Jared Followill explains how the band got the song’s unique sound:
“That was really quickly, off the cuff. We were sitting around the studio and as far as the bassline goes, I had a bassline that me and Nathan were working together on. But as we don’t use a clicktrack, it was like a repeat pedal that we couldn’t get down so we thought about not even doing it. Right before we started, I clicked on an octave pedal and started playing with, had some reverb on it. All the guys liked it and it’s the thing that starts off the record which most people think is a keyboard. We came in and put a lot of reverb on everything, Matthew found out his pick-up on his guitar picked up his voice so a lot of those really atmospheric sounds, that’s Matthew screaming into his guitar.”
Back into familiar territory with a fuzzy guitar and bass-led number. Features a Guns and Roses-esque guitar solo and Caleb’s token political lyric refers to the ‘crucified USA‘.
3.’Sex on Fire’
Probably the simplest, least-taxing song on the album, hence its first single status.
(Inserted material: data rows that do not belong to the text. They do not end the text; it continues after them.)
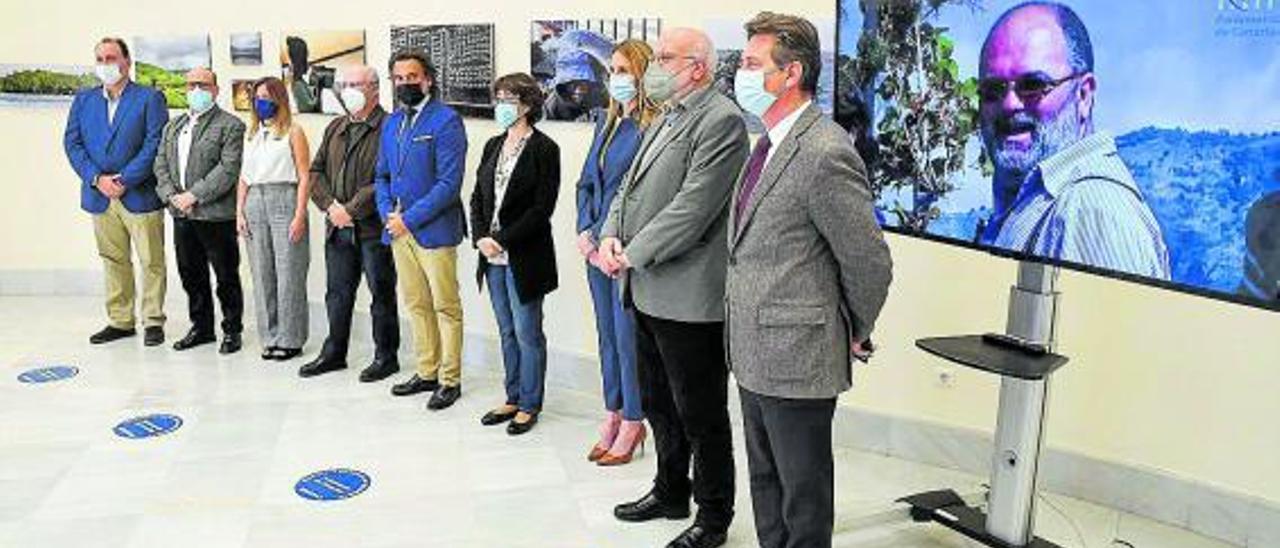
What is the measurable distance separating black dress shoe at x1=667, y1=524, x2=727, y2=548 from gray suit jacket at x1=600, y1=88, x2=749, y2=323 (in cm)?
74

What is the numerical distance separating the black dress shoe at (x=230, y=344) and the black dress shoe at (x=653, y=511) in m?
3.07

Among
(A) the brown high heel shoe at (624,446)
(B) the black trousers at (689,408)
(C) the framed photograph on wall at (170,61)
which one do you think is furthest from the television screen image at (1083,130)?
(C) the framed photograph on wall at (170,61)

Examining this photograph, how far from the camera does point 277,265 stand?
17.7 ft

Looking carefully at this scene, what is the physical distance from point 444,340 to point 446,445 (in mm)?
716

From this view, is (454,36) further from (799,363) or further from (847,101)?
(799,363)

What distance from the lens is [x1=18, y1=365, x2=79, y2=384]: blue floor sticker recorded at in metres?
5.12

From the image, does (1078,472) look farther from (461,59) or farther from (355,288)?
(355,288)

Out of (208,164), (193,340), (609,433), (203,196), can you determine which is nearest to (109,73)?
(208,164)

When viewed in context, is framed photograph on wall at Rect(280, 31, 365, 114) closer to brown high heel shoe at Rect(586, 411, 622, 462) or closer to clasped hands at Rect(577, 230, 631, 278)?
brown high heel shoe at Rect(586, 411, 622, 462)

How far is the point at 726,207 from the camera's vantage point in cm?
301

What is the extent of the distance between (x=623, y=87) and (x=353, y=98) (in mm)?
1874

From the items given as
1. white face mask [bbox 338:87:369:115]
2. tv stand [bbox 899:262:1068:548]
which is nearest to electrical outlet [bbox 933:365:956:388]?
tv stand [bbox 899:262:1068:548]

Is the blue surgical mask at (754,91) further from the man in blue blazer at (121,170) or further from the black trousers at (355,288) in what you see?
the man in blue blazer at (121,170)

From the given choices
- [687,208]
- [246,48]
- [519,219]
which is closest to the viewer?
[687,208]
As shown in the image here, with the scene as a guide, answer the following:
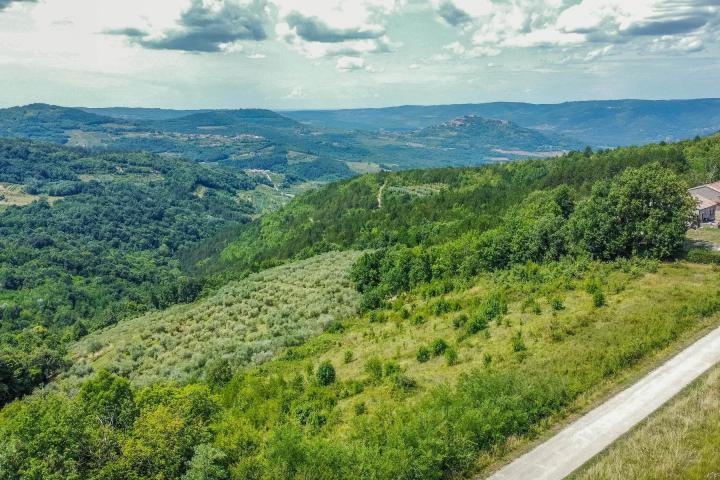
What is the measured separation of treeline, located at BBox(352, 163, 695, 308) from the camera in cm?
4591

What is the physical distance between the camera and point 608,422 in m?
Answer: 22.3

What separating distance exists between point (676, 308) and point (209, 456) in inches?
1201

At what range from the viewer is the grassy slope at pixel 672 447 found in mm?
17250

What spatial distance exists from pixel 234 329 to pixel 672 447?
48.9 meters

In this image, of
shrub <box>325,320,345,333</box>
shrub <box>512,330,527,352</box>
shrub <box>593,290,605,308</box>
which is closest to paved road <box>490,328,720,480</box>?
shrub <box>512,330,527,352</box>

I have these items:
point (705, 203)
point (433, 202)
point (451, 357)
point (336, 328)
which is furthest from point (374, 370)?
point (433, 202)

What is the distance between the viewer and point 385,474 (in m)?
18.5

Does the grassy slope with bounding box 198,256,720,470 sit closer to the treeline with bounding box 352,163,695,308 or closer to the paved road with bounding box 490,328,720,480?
the paved road with bounding box 490,328,720,480

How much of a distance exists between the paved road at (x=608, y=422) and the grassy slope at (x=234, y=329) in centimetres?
3218

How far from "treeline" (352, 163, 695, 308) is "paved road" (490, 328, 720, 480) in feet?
68.5

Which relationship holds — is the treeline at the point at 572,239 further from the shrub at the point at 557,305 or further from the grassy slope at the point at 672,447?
the grassy slope at the point at 672,447

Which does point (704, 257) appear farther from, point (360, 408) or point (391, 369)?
point (360, 408)

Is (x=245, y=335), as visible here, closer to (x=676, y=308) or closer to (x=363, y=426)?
(x=363, y=426)

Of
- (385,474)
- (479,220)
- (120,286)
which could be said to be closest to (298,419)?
(385,474)
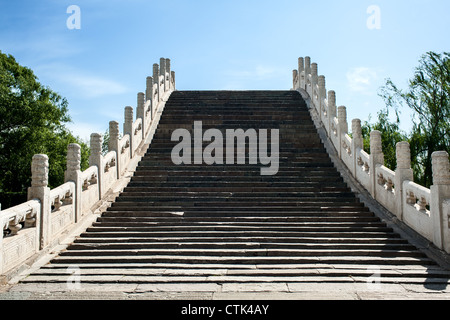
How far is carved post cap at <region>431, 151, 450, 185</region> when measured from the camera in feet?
20.8

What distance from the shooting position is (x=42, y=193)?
21.4 ft

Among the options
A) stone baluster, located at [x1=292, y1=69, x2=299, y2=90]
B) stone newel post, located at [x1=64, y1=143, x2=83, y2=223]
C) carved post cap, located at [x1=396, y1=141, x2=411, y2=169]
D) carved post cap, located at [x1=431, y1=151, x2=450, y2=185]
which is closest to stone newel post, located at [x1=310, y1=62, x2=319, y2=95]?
stone baluster, located at [x1=292, y1=69, x2=299, y2=90]

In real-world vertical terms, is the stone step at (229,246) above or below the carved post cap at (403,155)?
below

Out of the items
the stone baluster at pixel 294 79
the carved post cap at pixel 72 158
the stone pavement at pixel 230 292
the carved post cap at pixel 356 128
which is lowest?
the stone pavement at pixel 230 292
Establishes Caleb’s voice as having definitively grown in stature. We’re a long way from his mumblings on ‘Molly’s Chambers’ now.
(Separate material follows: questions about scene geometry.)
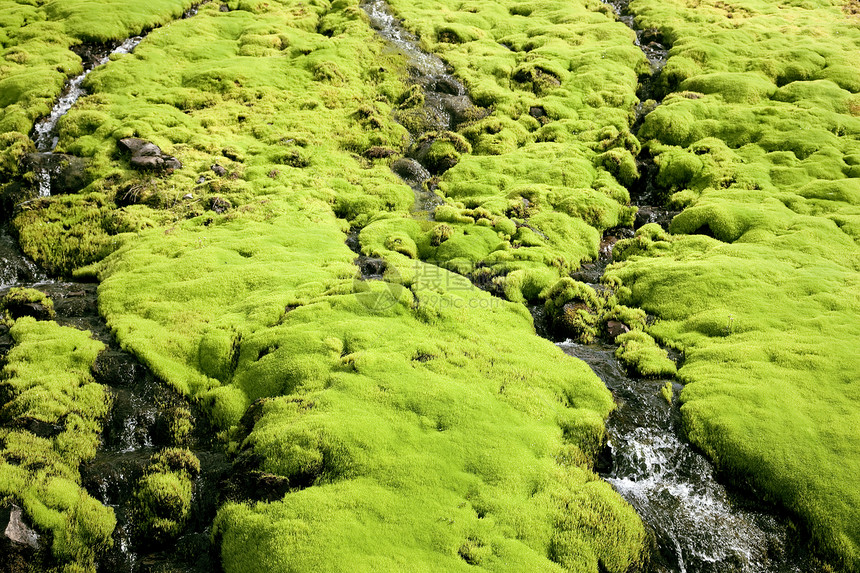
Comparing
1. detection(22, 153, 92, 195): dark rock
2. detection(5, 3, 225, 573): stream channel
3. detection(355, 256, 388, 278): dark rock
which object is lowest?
detection(5, 3, 225, 573): stream channel

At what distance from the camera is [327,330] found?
62.0ft

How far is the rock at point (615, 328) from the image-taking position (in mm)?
20703

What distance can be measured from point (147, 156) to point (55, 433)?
Answer: 61.4ft

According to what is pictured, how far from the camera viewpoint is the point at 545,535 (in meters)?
12.6

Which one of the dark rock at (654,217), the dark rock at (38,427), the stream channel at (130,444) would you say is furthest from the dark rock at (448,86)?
the dark rock at (38,427)

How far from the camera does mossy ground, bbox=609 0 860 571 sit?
14703 mm

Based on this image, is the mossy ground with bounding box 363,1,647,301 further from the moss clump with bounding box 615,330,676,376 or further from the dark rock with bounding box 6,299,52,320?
the dark rock with bounding box 6,299,52,320

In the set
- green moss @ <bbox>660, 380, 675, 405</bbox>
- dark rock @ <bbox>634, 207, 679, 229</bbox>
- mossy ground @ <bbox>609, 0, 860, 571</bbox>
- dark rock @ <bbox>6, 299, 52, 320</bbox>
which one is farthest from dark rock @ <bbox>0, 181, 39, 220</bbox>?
dark rock @ <bbox>634, 207, 679, 229</bbox>

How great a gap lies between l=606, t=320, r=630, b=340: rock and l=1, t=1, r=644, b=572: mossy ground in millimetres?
3107

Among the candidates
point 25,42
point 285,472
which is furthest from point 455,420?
point 25,42

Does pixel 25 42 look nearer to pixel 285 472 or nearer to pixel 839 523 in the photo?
pixel 285 472

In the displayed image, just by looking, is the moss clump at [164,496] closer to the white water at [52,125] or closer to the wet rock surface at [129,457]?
the wet rock surface at [129,457]

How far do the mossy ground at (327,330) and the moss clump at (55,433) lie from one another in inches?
67.8

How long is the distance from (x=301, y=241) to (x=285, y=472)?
45.5 feet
The soon to be smash hit and a sure-fire single. It sounds stadium-bound within the first five seconds. An epic sound with epic backing vocals matched to Caleb’s longing for somebody to have an ‘aul cuddle with on the road. Poor little rock star.
Sky-scrapingly good guitar work from Matthew. Lyrics about Caleb’s dancing prowess belie his pedigree for static live performance.
A lovely piano-led Southern ballad finds Caleb in wistful mode – ‘Just know it was you all along who had a hold on my heart / But the demon in me was a best friend from the start‘.
Chiming guitars like church bells lead into this tune with a bluesy feel. ‘Ooh, she’s only seventeeeeen,’ sings Caleb in his distinctive Southern drawl. A bit pedestrian, all things considered.
Apparently about people dissing the band, it features a cheery, driving almost indie-rock histrionics amd the lyrics ‘So don’t knock it, don’t knock it, you’ve been here before ‘. Question is this the Kings, albeit less annoying version of ‘Mr. Writer’?
9.’I Want You’
As ‘Charmer’ was KOL doing the Pixies on the last record, this is the band’s ‘take’ on ‘Wave of Mutilation’ taken only slightly out of that comparison by Caleb’s Tennessee twang. ‘Take’ there means ‘rip-off’ by the way.
The rockiest number on the album with a slight Radiohead vibe. Drop-d tuning makes the guitar riff sound dusty and slightly disturbed.
The title lends the closing song its setting as the song rides in slowly from the dusk. A song imbued by Nashville and the South about ‘a man at the end of his rope who picks himself back up’, so hence the stark, widescreen closing credits feel. A resolute ending with the line -‘Hand over your heart / Let’s go home‘. Employs a neat trick at the end.